» Document extract:
********************

Curiosity must be pretty powerful if all the cautionary tales built around it come equipped with repercussions this devastating.
Does curiosity really matter?
Many experts and luminaries agree: curiosity is key.
Brené Brown, a researcher known for her lectures on vulnerability, describes curiosity as the “super power of middle age” and the best way to weather rejection. In Women Who Run With the Wolves, Dr. Clarissa Pinkola Estés examines the pervasive “trivialization of women’s curiosity” in stories like the Bluebeard fairy tale, and asserts that questions, especially those one is forbidden to ask, are “the keys that cause the secret door of the psyche to open” causing a “germination of consciousness” and the ability to recover vitality. In a recent interview, writer Margaret Atwood, when asked how she had remained prolific, active, and sharp into her eighties, told Tim Ferriss that it was curiosity that kept her thinking, writing, and publishing work. Re-framed, the upside of being curious sounds pretty good.

********************

» Records:
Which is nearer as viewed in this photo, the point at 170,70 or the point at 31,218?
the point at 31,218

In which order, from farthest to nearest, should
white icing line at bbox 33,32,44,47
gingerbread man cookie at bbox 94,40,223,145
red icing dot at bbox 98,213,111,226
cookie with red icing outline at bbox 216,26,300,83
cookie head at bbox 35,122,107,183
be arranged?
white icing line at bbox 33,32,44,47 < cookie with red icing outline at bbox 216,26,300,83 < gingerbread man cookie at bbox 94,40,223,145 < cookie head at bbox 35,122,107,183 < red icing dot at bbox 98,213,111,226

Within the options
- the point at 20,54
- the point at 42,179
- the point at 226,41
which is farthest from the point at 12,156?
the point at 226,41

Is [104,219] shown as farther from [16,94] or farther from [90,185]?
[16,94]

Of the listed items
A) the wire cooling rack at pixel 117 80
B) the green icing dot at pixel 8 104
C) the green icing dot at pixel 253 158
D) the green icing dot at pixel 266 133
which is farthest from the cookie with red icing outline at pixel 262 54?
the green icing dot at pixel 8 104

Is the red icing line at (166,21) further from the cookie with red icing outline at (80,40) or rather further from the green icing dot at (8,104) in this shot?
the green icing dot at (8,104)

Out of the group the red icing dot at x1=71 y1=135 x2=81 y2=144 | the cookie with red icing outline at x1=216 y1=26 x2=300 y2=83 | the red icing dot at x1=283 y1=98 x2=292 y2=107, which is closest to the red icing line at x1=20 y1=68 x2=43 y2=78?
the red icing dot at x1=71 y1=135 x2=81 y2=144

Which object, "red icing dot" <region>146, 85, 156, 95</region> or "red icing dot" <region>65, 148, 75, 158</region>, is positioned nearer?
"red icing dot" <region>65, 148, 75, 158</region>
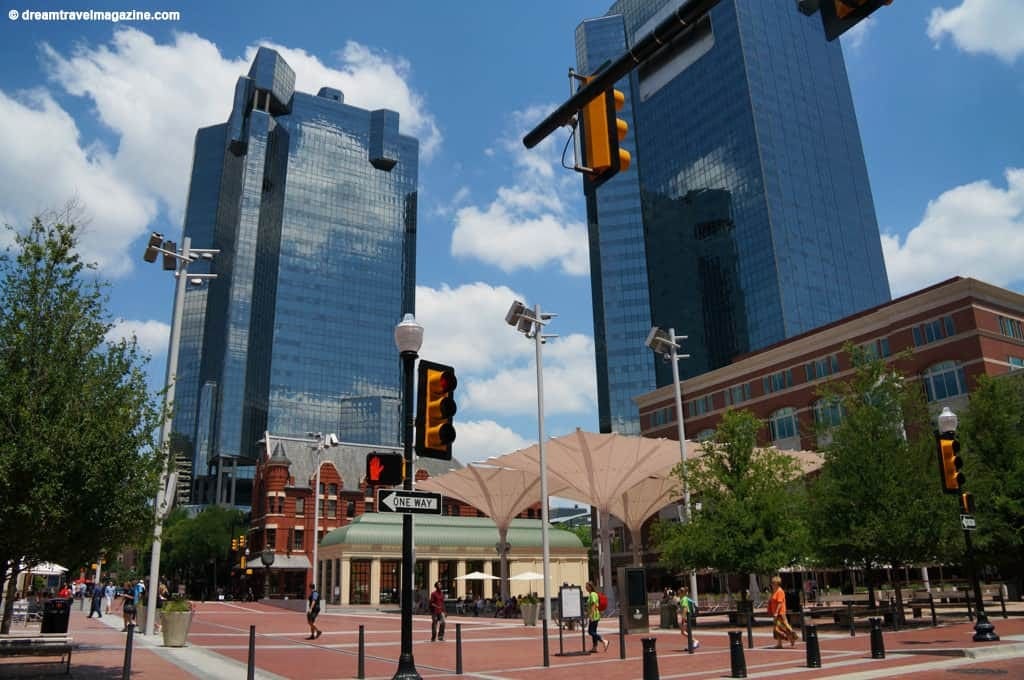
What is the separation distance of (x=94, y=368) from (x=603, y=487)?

********************

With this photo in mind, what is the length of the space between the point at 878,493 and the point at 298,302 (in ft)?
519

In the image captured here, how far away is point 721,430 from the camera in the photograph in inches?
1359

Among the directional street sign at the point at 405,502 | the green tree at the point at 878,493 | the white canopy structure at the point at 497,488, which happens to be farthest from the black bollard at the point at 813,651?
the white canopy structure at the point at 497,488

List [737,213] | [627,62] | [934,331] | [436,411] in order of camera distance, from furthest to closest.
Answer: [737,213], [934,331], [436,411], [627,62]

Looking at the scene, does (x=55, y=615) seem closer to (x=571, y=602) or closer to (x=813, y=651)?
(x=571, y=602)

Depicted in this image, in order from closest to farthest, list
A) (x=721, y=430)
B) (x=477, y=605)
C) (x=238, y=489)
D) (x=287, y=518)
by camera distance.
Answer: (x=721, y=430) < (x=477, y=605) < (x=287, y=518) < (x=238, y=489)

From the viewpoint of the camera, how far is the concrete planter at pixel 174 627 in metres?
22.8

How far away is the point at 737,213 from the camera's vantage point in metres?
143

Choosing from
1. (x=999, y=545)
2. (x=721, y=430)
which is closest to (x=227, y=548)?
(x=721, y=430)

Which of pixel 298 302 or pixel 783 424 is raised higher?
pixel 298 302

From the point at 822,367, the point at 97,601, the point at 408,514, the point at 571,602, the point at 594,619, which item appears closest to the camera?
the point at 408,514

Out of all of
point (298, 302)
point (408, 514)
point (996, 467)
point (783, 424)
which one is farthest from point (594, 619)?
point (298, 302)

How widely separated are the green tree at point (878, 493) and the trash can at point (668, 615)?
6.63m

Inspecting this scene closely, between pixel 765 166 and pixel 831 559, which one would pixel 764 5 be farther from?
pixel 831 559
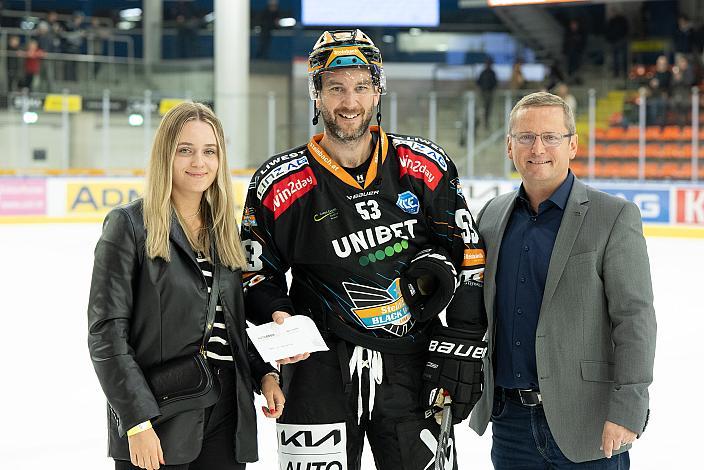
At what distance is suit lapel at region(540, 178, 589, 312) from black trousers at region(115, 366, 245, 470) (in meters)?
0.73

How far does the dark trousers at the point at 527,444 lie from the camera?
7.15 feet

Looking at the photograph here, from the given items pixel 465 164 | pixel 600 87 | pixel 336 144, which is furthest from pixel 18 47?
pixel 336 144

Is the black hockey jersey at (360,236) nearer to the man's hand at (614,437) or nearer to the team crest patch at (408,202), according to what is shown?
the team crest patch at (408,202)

********************

» Things to do:
(a) In two sentences, summarize the passage on curiosity.
(b) Pick up the passage on curiosity after its last sentence and keep it going.
Nothing in the listing is needed.

» Results for the exercise:
(a) The passage on curiosity suggests that curiosity must be powerful, given how severe the consequences are in the cautionary tales built around it, and notes that many experts and luminaries consider it key. Brené Brown calls it the "super power of middle age," Clarissa Pinkola Estés treats forbidden questions as keys that open the psyche, and Margaret Atwood credits curiosity with keeping her thinking, writing, and publishing into her eighties.

(b)
What about the consequences of keeping quiet?
What if the squelching of curiosity invites other forms of narrowing? What if a reluctance to ask questions leads to a fear of taking risks? Risks like… applying for good jobs, trying out a new love or hobby, choosing the riskier dream path with big rewards over the safer one that keeps you trapped in a smaller life. Maybe a stunted relationship with curiosity feeds inaction and stifles the ability to wonder what if. What if I could do that, try that, be that?
What now?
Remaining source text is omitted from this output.